■ PROBLEM TO SOLVE: In the costume design statement, set down word for word everything from "I play Dungeons" down to "bit of fun.".

I started this process a year ago by meeting with the full design team and director, gathering research and spending time with the script. I broke down each character into who they are, what they need to do, and how they fit in with the rest of the world, and then I drew sketches for each of them to use as the design. Since then, I’ve been sourcing costumes and coordinating with the costume shop about what we need to build. The most exciting part of this process is when we get to do fittings with the actors because I get to spend time getting to know them and really see the characters start to come to life from what I’ve drawn.
My biggest goal for the costumes in this show was to show how the real world affects the fantasy world of the Dungeons and Dragons game and vice versa; I wanted to combine high fantasy influences with styles of clothes seen in 1995 — when the play takes place — to create a unique look that reflects the imagination of not only Tilly, the nerd younger sister, but eventually Agnes. Dungeons and Dragons is a great game that allows you to play as both yourself and someone else at the same time, so characters we see in game have direct visual links to their real-world teenage counterparts.
Audiences can look forward to a bright and nostalgic look at the 1990s — we’ve got demon cheerleaders, a supermodel elf, and a wizard that looks like he’s a part of NSYNC.
I play Dungeons and Dragons myself, so I felt like this production was perfect for me. I have put so much of myself into the design of each of these characters because I feel like I know where they’re coming from; they are all looking for some way to express themselves as they want to be, whether it’s as a powerful paladin who can shoot magic missiles, or as someone who needs to open up and let themselves have a little bit of fun.
(Costume Designer) is from Baltimore, Maryland and received a BA in Theatre Design and Production from the University of Maryland, Baltimore County. They are the second year MFA Candidate in Costume Design at the University of Tennessee, Knoxville, and She Kills Monsters will be their premier show with the Clarence Brown Theatre. Previous work includes Anon(ymous) by Naomi Iizuka.

■ COLLECTED DATA:
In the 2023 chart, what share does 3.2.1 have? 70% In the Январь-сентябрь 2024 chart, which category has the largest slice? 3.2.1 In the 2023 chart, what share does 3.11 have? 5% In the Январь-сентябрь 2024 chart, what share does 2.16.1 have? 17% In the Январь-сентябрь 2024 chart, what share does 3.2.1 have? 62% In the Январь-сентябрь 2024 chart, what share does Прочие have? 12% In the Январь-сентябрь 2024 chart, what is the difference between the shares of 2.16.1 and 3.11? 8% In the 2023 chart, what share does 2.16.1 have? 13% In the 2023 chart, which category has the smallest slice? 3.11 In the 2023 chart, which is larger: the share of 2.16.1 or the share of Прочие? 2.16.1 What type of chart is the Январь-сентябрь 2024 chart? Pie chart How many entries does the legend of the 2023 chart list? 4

■ TASK ANSWER:
I play Dungeons and Dragons myself, so I felt like this production was perfect for me. I have put so much of myself into the design of each of these characters because I feel like I know where they’re coming from; they are all looking for some way to express themselves as they want to be, whether it’s as a powerful paladin who can shoot magic missiles, or as someone who needs to open up and let themselves have a little bit of fun.